“Deny—I’m not fucking your waiter.” He laughs.

“You both could probably use it.” Dennis cracks.

“Shut up!” Matthew laughs.

“Ten years Matty—”

The energy in the cab drops.

“Today.” Matthew’s chest tightens. “He’s been gone ten years today, Den.” His lip wavers.

“I know, babe.” Dennis reaches over to pet Matthew’s forearm.

His eyes flood as Dennis’ hand flips the release valve.

“You okay?”

“I miss him every day.” His knuckles go white gripping the steering wheel.

“Me too.” Dennis pulls his hand back.

“I can’t believe it's been 10 years.” Matthew smears his wet cheeks with the heel of his palm. “Adam would have loved your cabin.” His smile wrings more tears. He recollects the image of Adam’s perfect smile. His trademark. It had been the first thing about Adam to draw Matthew in so many years ago. They met in Beauty School.

Matthew worked part-time waiting tables in the restaurant Dennis was just starting in his first head-chef position. Matthew and Dennis were dating at the time, just a casual fling really but then came Adam.

Matthew fell head-over-heels and initiated an amicable split with Dennis, who was already eyeing Robbie, the new busboy, anyway.

Adam was the love of his life. Pancreatic cancer came on rapidly. It was stage four when they found out.
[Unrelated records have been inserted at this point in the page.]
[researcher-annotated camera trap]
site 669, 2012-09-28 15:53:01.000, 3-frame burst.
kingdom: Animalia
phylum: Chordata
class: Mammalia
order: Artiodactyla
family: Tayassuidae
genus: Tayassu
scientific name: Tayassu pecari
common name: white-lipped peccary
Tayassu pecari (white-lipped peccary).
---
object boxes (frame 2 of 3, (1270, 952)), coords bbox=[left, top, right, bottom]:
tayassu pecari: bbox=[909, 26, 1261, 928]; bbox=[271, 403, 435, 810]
He and Matthew were just six months into the opening of their shop together. Freshly married and business-partnered. Adam tripped over the floor mat under his styling chair and landed on his scissors.

Impaling his hand had been the thing to finally get him into the doctor, after putting it off for months. Excusing the growing pain in his abdomen as a pulled muscle from yoga, or just irritated bones from bad posture in the salon all day.

The puncture in his palm was nothing compared to the gut-stabbing news he was dying that came a week after the biopsy. He wished he had never brought up the topic of cramps to the doctor.

Adam and Matthew joked it was probably all the hair color fumes over the years. It was going to kill them both eventually. Trying to keep each other’s spirits up with humor. The joke became less funny when Adam’s signature shoulder-length golden locks fell to his feet in the shower, three weeks into chemo treatments.

Matthew held him for hours as he finally gave in to the reality of the situation and sobbed. Huddled on the tile floor. Matthew hid his tears behind closed doors and under running water during those weeks. He held strong while Adam let loose.

Three months later he was still holding him. After the chemo didn't work and all they could do was make the best of the remaining time. They emptied their savings account and went on a European tour for a month. Only heading back home when Adam couldn't bear his pain anymore. Medications no longer masked it.

He died in Matthew’s arms. A hollow version of the man he knew and loved to the very last breath.

The manager they hired nearly bankrupted the salon while they were making the best of Adam’s last months. Matthew couldn't be bothered to check in while the love of his life was dying.

He buried himself in work after he buried his husband. He spent years building back in Adam’s honor and then expanding into the bigger studio after the fire. Matthew Adams Salon is a go-to in Atlanta now. Two stories in a downtown loft, with 27 employees.

“The Donut Hole is just up around the bend.” Dennis waves a finger at the curve ahead. “Wait until you taste these eclairs!” Dennis pets his belly.

Chapter 7

The Hike

“Oh, booyysss.” Robbie provokes the entwined twinks cuddled on the pullout sofa in the daylight basement sitting room. “Wakey wakey.” He shakes a foot, unsure which of the pretzeled pair it belongs to.

Brendon snickers with arms crossed, rocking the sole of his sneaker.

“Get up—we’re going for a hike.” Robbie nudges the mattress with his knee.